### What is expected
Gather the lines from the material that contain "should".

### Study material
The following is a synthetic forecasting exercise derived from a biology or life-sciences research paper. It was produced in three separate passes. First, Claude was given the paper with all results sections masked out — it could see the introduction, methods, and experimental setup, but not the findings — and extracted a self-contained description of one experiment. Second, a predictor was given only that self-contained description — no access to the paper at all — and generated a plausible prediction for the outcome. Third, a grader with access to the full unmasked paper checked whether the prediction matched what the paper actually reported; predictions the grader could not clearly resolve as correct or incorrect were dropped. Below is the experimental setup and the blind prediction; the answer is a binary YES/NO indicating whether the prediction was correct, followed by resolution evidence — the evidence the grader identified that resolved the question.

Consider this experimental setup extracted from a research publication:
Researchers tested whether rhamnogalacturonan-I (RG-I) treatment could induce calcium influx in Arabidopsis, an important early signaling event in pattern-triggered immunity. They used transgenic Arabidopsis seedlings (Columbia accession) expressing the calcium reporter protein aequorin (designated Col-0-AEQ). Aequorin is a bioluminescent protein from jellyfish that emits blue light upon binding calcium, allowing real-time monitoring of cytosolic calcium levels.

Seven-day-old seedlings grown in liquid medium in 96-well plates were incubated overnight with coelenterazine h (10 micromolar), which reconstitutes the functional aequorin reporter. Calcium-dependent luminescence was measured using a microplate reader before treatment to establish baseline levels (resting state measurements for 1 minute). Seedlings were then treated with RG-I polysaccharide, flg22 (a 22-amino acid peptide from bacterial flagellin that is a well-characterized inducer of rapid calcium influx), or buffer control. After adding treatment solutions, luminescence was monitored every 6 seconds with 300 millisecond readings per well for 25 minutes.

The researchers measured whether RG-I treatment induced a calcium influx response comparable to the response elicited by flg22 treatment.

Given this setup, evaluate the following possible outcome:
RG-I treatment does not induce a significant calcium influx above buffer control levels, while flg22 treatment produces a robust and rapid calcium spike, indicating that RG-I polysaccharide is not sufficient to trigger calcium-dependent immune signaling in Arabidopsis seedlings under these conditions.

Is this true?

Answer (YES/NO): YES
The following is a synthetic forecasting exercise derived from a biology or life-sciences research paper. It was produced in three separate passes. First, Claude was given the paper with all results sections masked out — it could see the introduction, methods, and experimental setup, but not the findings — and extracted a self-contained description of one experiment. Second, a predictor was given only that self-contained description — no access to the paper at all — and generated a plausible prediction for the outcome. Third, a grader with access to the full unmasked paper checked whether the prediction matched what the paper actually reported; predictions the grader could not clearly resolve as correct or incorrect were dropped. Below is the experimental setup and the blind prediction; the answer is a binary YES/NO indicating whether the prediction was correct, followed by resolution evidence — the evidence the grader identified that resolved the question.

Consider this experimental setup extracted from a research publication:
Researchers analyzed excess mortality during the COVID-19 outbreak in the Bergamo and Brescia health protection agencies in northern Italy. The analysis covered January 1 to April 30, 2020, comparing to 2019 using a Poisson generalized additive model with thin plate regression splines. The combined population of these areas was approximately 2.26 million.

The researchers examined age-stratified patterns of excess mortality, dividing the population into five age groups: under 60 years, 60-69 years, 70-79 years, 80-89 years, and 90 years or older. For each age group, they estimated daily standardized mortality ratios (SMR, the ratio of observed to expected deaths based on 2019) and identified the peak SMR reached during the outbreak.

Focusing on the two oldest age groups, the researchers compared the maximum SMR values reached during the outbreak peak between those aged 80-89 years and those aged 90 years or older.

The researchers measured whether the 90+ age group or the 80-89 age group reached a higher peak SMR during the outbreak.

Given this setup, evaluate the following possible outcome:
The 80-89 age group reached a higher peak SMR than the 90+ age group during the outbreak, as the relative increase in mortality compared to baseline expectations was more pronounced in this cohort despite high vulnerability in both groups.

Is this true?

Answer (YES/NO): YES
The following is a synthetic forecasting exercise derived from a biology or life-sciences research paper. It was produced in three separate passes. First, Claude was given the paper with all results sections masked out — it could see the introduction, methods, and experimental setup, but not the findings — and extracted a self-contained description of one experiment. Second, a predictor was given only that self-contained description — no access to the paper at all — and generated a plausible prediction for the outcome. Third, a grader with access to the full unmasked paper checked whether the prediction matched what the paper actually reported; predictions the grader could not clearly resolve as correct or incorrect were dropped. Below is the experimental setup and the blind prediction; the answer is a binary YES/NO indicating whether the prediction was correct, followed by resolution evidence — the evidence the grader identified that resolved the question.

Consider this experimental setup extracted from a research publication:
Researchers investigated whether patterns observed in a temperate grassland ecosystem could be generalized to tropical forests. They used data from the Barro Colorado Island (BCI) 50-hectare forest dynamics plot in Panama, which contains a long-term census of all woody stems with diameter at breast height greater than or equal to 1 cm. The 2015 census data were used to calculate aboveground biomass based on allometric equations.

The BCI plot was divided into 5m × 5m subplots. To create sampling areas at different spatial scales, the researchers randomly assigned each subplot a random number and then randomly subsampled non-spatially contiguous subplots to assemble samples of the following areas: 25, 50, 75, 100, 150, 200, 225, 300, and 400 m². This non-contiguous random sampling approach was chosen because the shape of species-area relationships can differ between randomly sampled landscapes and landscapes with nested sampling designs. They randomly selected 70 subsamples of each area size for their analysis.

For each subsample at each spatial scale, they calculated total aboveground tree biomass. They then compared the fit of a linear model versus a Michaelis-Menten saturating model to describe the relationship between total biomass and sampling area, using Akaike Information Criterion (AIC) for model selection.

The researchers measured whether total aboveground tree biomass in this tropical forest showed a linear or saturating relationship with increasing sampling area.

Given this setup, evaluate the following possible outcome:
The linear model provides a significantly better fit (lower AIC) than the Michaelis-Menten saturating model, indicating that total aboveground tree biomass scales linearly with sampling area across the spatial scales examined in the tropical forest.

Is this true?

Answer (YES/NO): YES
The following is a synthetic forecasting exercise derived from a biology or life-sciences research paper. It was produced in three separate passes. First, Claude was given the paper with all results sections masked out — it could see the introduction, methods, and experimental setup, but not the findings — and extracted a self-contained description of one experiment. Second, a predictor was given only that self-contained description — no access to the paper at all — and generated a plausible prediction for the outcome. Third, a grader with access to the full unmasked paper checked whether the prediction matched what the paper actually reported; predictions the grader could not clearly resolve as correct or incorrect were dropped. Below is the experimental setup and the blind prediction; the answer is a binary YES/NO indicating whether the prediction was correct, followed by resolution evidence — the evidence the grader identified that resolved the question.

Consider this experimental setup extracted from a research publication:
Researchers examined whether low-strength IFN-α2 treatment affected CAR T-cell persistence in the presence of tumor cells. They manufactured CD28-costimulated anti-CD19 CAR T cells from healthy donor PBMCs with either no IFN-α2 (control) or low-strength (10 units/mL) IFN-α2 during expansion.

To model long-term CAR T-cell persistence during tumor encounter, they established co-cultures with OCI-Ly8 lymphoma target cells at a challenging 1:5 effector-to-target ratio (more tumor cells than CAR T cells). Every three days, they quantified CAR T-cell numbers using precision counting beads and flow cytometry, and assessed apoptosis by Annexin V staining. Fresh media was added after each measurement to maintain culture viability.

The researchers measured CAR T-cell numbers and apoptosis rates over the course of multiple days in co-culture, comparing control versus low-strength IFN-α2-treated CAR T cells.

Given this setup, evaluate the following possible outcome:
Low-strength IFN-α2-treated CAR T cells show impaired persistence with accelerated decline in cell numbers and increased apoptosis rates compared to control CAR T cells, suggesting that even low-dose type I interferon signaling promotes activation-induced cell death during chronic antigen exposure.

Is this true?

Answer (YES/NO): NO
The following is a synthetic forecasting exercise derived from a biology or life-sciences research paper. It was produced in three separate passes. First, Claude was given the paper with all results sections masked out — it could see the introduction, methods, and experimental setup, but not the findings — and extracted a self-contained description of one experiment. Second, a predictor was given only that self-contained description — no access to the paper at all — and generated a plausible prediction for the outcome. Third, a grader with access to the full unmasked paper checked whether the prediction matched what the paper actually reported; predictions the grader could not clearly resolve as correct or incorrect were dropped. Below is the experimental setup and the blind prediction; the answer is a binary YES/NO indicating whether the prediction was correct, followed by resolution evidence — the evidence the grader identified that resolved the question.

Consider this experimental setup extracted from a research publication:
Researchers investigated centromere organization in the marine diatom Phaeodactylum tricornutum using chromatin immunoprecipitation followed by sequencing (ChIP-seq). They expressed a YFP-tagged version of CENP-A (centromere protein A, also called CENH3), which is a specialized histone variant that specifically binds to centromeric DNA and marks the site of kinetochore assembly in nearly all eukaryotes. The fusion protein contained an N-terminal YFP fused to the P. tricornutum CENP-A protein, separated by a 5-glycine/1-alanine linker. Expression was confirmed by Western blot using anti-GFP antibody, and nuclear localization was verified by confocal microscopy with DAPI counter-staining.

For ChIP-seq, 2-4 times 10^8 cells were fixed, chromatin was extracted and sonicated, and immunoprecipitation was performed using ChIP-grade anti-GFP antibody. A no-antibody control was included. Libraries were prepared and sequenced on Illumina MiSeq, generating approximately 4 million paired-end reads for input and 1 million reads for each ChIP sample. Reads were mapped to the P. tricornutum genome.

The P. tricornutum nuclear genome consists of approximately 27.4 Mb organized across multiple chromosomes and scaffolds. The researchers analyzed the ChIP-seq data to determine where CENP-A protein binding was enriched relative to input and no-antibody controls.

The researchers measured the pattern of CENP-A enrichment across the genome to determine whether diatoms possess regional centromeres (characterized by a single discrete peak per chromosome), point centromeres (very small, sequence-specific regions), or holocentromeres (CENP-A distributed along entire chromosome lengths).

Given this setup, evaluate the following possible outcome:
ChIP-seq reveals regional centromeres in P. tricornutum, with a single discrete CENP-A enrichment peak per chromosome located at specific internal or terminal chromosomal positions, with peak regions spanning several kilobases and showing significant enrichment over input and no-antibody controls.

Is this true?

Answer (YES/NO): YES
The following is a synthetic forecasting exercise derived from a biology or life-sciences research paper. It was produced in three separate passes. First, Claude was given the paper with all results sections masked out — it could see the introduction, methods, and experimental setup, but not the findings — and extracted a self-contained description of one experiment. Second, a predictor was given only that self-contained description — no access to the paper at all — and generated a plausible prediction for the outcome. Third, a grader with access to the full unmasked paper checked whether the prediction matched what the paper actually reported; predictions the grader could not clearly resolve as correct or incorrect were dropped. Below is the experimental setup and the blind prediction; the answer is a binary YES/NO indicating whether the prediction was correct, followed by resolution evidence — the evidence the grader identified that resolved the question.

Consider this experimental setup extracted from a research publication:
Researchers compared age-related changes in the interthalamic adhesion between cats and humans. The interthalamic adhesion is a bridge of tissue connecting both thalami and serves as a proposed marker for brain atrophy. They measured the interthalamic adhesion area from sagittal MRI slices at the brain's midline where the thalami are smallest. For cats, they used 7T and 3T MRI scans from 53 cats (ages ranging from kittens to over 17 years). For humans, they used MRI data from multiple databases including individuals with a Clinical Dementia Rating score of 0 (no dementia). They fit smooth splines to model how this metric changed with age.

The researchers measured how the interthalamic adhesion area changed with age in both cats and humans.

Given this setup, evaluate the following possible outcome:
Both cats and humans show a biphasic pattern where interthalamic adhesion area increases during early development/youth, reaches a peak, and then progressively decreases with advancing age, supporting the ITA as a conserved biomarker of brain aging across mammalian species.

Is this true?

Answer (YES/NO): YES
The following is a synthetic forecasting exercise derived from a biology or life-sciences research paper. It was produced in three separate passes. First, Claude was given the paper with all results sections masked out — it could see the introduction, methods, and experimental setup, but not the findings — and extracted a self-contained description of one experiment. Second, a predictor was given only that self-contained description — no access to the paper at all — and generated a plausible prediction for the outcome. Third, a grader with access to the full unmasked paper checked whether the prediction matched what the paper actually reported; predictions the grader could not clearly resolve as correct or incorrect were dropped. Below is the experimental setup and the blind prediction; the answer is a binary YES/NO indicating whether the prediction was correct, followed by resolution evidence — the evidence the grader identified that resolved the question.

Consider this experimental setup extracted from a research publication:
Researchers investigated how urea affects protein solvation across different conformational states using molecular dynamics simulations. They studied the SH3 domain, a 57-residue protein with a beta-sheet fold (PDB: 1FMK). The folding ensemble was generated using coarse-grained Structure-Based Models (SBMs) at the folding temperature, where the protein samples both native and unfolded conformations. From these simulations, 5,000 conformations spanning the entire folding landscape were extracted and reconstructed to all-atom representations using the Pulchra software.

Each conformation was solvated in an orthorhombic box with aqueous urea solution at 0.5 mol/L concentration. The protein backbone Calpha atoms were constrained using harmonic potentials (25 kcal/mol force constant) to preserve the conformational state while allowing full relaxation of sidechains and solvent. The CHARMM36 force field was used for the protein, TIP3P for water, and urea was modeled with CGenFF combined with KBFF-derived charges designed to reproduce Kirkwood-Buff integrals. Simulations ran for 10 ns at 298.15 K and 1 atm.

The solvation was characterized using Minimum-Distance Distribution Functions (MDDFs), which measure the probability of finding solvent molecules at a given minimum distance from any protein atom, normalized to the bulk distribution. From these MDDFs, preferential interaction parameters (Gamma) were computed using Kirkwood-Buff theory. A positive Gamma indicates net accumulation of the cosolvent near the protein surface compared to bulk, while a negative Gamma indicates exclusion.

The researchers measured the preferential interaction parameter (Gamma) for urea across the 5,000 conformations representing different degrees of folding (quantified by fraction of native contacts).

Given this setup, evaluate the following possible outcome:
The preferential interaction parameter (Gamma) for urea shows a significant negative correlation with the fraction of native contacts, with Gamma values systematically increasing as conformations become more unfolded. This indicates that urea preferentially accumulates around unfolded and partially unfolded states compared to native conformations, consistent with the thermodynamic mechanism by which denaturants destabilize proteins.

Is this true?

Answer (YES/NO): YES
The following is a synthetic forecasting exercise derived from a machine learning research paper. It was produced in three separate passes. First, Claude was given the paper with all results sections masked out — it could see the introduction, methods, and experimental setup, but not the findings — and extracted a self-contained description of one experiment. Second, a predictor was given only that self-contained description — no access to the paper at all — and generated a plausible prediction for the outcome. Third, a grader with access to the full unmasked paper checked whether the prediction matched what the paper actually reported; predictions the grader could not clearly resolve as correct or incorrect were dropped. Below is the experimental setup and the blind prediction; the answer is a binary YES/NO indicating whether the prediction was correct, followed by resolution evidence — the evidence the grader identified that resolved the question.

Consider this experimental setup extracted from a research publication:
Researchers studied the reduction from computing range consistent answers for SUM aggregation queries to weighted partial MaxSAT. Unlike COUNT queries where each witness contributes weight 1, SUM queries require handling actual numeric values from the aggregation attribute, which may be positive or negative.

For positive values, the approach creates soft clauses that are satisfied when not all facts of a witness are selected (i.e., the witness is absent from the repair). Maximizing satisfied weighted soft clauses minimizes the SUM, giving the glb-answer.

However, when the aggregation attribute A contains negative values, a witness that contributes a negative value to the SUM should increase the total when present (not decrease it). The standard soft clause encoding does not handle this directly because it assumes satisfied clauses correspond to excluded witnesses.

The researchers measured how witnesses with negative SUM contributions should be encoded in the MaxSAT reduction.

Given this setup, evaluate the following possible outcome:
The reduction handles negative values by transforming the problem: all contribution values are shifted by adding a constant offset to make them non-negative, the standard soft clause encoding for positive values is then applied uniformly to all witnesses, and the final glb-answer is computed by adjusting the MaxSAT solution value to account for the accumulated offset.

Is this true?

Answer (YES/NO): NO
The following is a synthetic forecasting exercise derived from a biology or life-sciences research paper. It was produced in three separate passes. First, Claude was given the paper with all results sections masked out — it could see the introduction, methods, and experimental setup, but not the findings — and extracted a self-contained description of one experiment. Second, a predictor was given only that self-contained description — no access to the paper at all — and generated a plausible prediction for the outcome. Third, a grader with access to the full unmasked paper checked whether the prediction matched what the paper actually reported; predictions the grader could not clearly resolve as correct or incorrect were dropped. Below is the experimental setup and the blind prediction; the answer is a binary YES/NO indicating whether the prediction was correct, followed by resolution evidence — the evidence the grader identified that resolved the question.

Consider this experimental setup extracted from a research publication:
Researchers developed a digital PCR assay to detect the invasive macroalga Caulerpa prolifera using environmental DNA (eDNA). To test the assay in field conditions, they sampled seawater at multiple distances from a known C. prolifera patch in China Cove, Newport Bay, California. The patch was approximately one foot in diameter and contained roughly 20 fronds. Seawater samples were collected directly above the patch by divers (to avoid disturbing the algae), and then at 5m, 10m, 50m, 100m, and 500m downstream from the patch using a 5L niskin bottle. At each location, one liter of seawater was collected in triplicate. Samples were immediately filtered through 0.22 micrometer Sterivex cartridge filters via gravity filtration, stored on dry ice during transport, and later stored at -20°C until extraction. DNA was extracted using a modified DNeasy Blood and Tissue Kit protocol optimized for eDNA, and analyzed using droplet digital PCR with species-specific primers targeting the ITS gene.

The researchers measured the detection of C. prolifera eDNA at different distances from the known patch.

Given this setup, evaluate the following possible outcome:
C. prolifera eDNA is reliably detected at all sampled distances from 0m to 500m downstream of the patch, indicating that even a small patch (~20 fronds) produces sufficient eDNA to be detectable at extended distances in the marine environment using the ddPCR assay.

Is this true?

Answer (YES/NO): NO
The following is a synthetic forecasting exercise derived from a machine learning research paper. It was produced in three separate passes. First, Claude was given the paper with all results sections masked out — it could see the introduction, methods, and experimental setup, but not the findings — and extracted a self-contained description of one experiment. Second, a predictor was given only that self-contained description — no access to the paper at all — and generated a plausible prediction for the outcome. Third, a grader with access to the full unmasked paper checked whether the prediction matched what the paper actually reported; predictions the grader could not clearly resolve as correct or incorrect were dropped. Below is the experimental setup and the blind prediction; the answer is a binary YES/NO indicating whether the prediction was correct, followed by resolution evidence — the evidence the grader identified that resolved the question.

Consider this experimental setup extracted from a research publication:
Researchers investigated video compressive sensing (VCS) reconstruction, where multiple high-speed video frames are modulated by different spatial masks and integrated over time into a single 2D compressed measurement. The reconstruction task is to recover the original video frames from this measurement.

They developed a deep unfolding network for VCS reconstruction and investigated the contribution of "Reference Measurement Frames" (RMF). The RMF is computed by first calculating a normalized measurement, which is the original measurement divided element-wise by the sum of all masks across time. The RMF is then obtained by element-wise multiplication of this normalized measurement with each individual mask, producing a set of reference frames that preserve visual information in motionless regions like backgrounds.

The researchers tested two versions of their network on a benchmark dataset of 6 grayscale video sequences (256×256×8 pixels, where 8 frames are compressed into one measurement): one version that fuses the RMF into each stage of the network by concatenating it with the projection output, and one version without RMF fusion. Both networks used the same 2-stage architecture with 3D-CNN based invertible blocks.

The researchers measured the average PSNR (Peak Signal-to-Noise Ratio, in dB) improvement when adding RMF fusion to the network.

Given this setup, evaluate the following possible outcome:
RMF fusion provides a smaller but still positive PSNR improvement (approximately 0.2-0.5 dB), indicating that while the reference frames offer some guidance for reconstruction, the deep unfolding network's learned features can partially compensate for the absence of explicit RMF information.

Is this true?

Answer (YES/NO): NO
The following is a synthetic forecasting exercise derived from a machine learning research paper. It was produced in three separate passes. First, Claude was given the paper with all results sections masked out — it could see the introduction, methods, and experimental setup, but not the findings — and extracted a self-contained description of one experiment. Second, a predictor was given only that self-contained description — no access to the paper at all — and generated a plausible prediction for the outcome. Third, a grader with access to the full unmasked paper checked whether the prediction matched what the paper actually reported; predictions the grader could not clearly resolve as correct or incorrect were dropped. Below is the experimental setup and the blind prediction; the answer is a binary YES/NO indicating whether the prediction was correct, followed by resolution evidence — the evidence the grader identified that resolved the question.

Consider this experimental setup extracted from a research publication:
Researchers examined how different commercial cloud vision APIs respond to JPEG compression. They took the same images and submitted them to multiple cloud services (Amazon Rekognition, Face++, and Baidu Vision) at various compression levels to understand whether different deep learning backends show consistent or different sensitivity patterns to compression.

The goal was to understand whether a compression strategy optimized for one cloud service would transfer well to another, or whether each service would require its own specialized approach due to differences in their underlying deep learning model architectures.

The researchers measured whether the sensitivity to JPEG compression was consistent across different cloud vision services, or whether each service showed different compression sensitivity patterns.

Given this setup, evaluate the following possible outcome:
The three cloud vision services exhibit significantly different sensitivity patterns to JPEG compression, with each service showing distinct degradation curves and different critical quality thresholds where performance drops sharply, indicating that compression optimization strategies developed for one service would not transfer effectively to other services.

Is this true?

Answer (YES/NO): YES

### Output of the exercise
However, when the aggregation attribute A contains negative values, a witness that contributes a negative value to the SUM should increase the total when present (not decrease it). The standard soft clause encoding does not handle this directly because it assumes satisfied clauses correspond to excluded witnesses.
The researchers measured how witnesses with negative SUM contributions should be encoded in the MaxSAT reduction.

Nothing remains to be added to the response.